Okay I Cried a Little, But in a Manly Way


Two days ago my son asked if he could go mountain biking with me.  I have gone mountain biking before with my two sons, but this time it was obvious that he wanted to go without his brother.  I asked him if he wanted to take his brother and he hesitated.  When my wife and I told him that it was okay to ask to go without his brother he said that is exactly what he wanted.  Yesterday I felt like junk.  My leg hurt, I was fighting off a cold (in June, come on!), and I was tired because of that.  However, one of my children asked for time alone with me and they were going to get it.  Mostly because it doesn’t happen that often.

So yesterday I went riding with my son, and it was great.  We got lost, we got muddy, we got tired (well I got tired).  During the ride I asked him if he wanted to go uphill or downhill and he said “well if I go up hill it will make my legs stronger, so let’s go uphill”.  When I asked him if he wanted to go on a more difficult trail or just head back, he said he wanted to go on the more difficult trail.  Lately he has been big on manhood tests, I think that this had something to do with it.

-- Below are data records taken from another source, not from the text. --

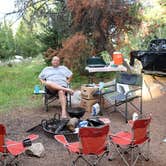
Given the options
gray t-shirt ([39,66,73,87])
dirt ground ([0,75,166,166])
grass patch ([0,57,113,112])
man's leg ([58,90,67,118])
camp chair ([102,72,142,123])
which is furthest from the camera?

At the end of the day we came back and I asked him if he had fun and he said:

“What I would give to have time alone with you.”

He was actually thinking about what he would sacrifice to get time alone with his dad.  This caught me off guard.  As I am writing this I am actually trying to figure out if there is a more that I could do to make that phrase jump out of the computer to show just how powerful that query was to me.  My son has an amazing way with words.  He says things that are so funny that every time I think about it I laugh anew.  Interestingly he never seems to understand how potent his words are.  He is always surprised at the fact that we find his comments to be so funny; he doesn’t try to be funny.

After I choked back a tear or two I said “we just had time alone together.”  Then he did it again!  He said:

“No, I mean everyday.” 

How can a father live up to that expectation, or that longing in a child’s heart to be with his father?  As I write this I am choking up.

I can’t remember the last time that I felt such a longing for time alone with God.  I get so wrapped up in myself, my wants, my perceived needs, my life that I sometimes view my relationship with God as a obligation or a contractual arrangement.  I know that I have great times with God, but I also know that they don’t normally started off with that longing that my son expressed yesterday morning.  Honestly, those times are usually precipitated by something that is bothering me, or something that I want.

However, God longs for time with me.  The interesting thing is that he doesn’t need it, but he longs for it anyway.